(Records excerpted from a collection)
· · · ·

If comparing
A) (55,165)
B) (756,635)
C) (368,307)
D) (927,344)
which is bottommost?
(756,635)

· · · ·

▶ **WRITTEN REQUEST**:
Copy every entry above word for word, keeping each line as it appears.

▶ **FULL ANSWER**:
If comparing
A) (55,165)
B) (756,635)
C) (368,307)
D) (927,344)
which is bottommost?
(756,635)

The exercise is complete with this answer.